As I sit on the upstairs balcony of the Mission House, my senses are overwhelmed by the passing afternoon, by urban Africa.

My ears accept a barrage of noises from a city that seems to be in it’s adolescence. This city, this Joburg, is growing at an incredible clip.

A jackhammer pounds away - at what, I do not know. It is joined by other construction noises coming from the lot across the street, where a narrow strip of African savannah is soon to be replaced by multistory condos, complete with covered parking and an electrified security fence around the perimeter.

The sound of motor cars, squealing breaks, hooting horns, and rumbling diesel engines, never ceases. The South African taxi, the informal instrument of mass transit, spends it’s day hooting away at those walking beside the street. The driver is desperate to fill one of his 16 seats with a customer going his way. If he can attract one, he will earn less than a dollar for the trip, which can be many miles long.

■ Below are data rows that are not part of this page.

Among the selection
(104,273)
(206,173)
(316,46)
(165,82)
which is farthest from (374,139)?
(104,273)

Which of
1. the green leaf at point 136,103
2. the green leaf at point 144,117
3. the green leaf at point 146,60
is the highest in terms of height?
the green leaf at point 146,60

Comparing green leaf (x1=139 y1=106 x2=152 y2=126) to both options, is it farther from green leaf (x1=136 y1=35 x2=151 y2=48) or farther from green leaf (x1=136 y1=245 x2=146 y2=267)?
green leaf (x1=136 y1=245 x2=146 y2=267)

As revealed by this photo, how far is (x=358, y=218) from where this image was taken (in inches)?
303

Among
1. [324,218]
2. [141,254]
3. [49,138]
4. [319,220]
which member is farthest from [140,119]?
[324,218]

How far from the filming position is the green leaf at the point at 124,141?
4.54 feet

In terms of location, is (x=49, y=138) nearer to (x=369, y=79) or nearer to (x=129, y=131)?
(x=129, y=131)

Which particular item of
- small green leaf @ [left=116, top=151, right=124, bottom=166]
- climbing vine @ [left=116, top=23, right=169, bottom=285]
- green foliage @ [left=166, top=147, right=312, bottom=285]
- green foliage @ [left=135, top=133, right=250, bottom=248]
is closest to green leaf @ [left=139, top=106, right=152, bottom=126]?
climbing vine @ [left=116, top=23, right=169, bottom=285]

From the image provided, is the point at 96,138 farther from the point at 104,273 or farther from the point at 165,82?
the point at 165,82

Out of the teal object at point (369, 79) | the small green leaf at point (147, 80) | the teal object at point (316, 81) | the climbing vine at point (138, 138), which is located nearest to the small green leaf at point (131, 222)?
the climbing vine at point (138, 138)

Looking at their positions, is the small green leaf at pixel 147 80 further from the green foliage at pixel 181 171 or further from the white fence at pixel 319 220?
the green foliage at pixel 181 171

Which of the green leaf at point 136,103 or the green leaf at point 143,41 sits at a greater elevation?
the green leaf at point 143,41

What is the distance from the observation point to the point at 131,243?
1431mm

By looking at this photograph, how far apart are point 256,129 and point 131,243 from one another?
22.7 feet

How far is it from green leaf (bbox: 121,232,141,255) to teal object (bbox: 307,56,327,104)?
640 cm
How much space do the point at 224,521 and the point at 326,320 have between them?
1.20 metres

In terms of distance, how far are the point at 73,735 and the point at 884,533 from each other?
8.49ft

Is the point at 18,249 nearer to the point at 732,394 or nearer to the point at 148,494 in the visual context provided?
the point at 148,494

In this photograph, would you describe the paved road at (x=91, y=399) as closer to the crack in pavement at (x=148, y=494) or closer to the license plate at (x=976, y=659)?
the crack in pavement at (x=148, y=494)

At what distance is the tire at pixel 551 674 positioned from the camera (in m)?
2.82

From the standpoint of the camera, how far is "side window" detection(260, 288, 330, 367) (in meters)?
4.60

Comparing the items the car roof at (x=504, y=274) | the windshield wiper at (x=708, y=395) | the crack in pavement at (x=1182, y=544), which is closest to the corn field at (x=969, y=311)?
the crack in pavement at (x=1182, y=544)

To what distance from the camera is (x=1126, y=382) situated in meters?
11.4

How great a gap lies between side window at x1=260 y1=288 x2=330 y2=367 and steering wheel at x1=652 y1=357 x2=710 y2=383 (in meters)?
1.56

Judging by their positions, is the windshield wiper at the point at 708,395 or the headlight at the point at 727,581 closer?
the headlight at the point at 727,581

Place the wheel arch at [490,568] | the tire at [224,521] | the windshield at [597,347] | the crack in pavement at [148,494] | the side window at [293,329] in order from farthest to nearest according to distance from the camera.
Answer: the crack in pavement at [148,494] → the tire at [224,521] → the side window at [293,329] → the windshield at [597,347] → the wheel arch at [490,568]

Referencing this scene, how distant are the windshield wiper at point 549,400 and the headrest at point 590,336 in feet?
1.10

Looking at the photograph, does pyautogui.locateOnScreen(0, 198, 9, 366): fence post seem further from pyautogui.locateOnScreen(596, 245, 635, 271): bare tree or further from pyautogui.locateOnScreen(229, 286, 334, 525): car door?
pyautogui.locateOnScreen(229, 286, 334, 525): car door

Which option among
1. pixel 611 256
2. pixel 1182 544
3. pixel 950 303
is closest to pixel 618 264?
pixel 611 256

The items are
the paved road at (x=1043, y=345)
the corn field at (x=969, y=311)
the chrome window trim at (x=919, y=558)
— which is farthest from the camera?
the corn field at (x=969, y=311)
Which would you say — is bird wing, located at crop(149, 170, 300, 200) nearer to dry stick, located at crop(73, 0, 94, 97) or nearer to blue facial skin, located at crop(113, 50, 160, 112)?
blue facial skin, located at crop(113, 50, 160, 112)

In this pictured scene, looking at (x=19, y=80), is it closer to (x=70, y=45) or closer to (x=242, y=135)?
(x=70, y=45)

A siren can be heard in the distance. It draws closer. Louder. I watch the BMW hatchback with lights flashing fly by, certainly on it’s way to something gruesome or terrible or, for Joburg, very common. Sirens are not infrequent. There are two sets of police, the fire department, and countless “private security” firms that all race around in response to the astronomical crime rate.

Somewhere in all of the angry noise of the urban landscape, wild Africa still penetrates. A large, gray, sickle-beaked bird (which Willie almost surely incorrectly calls a “doo-da”) sqwuaks and pecks around the grounds here. I assume that it eats worms or bugs or something down in the dirt, as it spends it’s day making an incredible noise and poking it’s perfectly curved beak into the ground. Other, more delicate, birds join the symphony. A bright yellow-bird flutters around chirping innocently. Other colorful birds, some of which look like they must have escaped from a pet store (only they are normal in Africa) play and dance away the day. It has been unseasonably warm lately, lulling the wildlife into thinking that winter is ending and spring is near. I also hear what I think is a frog, although it could be crickets or some other unknown species. It is rhythmic and soothing, nonetheless.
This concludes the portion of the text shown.